And George, having learned the patter, says, “You hear about that guy named Baker offer to the tool works? The son-of-a-gun hits a five hundred buck winner two weeks ago, and last week he gets the big one. One thousand bucks.”
“Better make it eight tickets, George. Here’s the two bucks.”
It started in a small way in Murrisberg with a local group of sharpies, and then the syndicate came in and took over. It wasn’t hard. The sharpies were small time. A few mashed faces and broken teeth and they were glad to have the state-wide syndicate take over.
The syndicate, which sent Brock Sentosa to Murrisberg, is not too greedy. They get the tickets printed up and sell them to the local distributor for thirteen cents each; that includes insurance on the big hits, the big winners.
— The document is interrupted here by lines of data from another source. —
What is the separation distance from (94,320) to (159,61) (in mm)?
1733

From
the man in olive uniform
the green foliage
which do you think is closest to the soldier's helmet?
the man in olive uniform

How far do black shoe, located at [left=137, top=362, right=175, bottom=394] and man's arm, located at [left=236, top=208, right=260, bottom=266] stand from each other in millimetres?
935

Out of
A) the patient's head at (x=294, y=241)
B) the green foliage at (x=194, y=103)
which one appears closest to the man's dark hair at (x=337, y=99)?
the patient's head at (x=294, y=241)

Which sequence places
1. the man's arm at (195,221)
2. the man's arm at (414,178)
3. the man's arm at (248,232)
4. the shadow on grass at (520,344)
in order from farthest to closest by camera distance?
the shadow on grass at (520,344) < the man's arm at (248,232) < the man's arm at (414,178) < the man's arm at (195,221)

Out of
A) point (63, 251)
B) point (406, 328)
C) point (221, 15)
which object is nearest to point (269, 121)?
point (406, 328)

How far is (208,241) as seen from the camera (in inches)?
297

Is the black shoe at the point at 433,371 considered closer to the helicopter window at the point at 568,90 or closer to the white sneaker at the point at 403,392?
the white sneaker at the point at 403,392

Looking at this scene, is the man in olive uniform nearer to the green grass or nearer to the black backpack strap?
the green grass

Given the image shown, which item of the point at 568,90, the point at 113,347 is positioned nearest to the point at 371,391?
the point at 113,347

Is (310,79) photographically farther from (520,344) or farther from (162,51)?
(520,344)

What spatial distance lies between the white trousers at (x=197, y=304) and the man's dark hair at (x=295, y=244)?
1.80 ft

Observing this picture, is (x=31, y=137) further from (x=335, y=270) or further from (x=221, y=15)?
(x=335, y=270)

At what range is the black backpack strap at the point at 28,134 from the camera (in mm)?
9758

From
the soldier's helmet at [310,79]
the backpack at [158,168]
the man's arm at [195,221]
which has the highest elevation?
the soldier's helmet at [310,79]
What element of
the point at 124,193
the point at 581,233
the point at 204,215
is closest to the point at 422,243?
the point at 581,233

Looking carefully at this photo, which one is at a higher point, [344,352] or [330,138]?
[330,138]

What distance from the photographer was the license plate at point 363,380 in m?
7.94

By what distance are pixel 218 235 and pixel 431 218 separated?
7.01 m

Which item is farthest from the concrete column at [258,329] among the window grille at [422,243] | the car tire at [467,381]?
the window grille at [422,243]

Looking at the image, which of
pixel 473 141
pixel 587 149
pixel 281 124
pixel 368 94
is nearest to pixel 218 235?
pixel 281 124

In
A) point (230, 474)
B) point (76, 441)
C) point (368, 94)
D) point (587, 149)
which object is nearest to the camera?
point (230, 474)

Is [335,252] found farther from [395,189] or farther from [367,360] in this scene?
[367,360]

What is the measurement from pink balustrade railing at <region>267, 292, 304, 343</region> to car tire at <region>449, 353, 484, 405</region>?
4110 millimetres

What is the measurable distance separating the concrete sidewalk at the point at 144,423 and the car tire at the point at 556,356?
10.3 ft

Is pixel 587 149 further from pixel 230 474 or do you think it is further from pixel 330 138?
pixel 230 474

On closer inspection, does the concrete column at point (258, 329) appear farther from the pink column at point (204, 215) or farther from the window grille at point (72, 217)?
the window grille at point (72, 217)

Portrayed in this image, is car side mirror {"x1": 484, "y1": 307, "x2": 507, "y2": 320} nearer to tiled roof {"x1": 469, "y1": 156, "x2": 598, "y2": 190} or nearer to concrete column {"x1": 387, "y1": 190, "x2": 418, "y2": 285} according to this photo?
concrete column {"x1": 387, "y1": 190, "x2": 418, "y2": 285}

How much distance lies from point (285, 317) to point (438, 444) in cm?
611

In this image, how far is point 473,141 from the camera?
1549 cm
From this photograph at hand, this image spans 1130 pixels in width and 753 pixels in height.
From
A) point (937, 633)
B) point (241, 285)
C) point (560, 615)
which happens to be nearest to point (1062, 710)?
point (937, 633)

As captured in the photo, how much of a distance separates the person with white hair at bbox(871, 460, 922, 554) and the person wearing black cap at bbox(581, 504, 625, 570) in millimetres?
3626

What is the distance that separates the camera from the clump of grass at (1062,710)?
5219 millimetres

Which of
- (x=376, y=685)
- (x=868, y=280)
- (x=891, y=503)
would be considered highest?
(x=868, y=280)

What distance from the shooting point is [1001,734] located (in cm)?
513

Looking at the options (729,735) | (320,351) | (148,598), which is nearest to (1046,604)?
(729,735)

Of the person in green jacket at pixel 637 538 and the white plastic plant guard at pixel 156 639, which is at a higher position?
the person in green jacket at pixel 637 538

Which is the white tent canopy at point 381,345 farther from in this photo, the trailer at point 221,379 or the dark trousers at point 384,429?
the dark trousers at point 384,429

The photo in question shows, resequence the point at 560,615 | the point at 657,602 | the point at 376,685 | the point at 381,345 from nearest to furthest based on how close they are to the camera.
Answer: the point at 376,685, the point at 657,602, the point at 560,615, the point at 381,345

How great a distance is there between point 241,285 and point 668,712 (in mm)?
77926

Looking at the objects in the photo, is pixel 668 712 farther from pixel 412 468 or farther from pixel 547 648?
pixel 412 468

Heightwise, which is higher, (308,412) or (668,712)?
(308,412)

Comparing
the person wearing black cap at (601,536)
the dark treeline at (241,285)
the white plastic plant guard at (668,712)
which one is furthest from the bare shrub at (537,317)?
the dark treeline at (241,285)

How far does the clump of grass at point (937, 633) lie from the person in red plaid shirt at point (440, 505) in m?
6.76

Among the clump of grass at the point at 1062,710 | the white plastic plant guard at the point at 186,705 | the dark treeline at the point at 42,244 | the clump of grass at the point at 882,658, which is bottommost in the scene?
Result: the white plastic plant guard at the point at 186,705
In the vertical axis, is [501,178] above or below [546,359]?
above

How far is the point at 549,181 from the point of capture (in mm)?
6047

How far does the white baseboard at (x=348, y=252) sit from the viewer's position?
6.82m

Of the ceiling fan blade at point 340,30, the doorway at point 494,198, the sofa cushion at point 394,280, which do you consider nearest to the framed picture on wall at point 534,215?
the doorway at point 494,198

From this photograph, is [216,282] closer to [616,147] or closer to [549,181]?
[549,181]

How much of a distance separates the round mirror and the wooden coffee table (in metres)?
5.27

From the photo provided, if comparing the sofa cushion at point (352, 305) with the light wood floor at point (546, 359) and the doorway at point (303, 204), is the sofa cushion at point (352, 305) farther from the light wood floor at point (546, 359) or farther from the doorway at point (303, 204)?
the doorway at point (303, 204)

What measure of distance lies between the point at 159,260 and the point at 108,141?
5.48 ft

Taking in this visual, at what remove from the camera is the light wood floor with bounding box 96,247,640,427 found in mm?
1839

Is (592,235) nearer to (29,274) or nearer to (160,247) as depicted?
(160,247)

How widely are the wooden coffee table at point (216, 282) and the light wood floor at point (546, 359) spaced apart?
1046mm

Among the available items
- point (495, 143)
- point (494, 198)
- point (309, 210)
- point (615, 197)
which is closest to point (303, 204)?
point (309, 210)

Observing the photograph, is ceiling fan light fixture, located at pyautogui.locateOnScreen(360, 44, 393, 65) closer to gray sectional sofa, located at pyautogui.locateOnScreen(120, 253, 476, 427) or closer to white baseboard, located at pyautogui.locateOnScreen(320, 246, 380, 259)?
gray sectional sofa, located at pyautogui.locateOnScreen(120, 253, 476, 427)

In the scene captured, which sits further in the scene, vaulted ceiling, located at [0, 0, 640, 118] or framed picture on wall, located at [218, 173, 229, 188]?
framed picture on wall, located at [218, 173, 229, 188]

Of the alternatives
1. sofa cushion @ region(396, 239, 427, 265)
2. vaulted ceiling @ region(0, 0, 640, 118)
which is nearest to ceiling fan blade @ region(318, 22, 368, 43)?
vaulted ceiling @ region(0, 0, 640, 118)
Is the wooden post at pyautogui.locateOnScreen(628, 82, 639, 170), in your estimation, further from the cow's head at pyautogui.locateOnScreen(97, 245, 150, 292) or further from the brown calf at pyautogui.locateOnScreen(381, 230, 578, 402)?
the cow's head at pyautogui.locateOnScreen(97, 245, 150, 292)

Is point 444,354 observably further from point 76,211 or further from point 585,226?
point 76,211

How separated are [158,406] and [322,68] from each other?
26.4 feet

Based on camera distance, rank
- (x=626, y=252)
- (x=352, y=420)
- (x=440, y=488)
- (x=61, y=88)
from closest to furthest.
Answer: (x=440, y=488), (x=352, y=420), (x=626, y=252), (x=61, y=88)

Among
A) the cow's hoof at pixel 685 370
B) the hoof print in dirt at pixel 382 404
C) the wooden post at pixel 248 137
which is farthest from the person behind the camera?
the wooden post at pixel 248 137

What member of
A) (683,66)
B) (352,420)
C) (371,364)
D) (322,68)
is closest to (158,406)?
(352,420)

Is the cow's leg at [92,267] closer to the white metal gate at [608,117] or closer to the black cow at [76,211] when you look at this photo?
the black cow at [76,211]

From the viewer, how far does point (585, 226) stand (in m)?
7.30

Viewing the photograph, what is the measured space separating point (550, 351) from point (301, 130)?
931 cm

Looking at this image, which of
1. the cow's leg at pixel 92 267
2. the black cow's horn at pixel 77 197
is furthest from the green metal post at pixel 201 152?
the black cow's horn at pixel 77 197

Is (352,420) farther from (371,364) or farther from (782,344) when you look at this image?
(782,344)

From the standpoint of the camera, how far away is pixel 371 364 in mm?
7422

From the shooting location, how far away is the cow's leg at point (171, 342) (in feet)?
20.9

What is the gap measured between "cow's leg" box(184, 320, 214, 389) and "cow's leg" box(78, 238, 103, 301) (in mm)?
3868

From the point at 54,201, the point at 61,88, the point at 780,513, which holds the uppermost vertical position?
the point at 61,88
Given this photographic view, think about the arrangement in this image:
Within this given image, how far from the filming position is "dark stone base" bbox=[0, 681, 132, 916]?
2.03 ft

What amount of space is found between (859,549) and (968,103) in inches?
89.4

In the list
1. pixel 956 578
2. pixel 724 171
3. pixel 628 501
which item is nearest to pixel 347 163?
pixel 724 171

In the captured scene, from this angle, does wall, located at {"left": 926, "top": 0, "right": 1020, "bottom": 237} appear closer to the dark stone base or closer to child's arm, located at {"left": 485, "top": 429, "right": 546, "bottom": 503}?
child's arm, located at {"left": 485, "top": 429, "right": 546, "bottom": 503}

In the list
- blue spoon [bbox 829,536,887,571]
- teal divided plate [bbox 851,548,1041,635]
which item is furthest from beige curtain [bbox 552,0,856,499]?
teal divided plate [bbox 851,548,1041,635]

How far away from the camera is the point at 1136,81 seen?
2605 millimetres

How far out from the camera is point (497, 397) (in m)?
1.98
In Murrisberg the distributor was Johny Naga. His spread was three cents a ticket. Out of that he had to pay off the consolation prizes. Small winners. A dollar here, five there. The men who worked for Naga, distributing the tickets around at candy stores, bars, cigar counters, made four cents a ticket. That left a nickel a ticket for the cut on over-the-counter sales.
So each week the treasury pool took in roughly $25,000 — took it right out of the pockets of the mill hands. That is why, each week, Brock Sentosa counted up the thirteen thousand dollars. Naga got three thousand, the distributors got four and the candy stores knocked off five.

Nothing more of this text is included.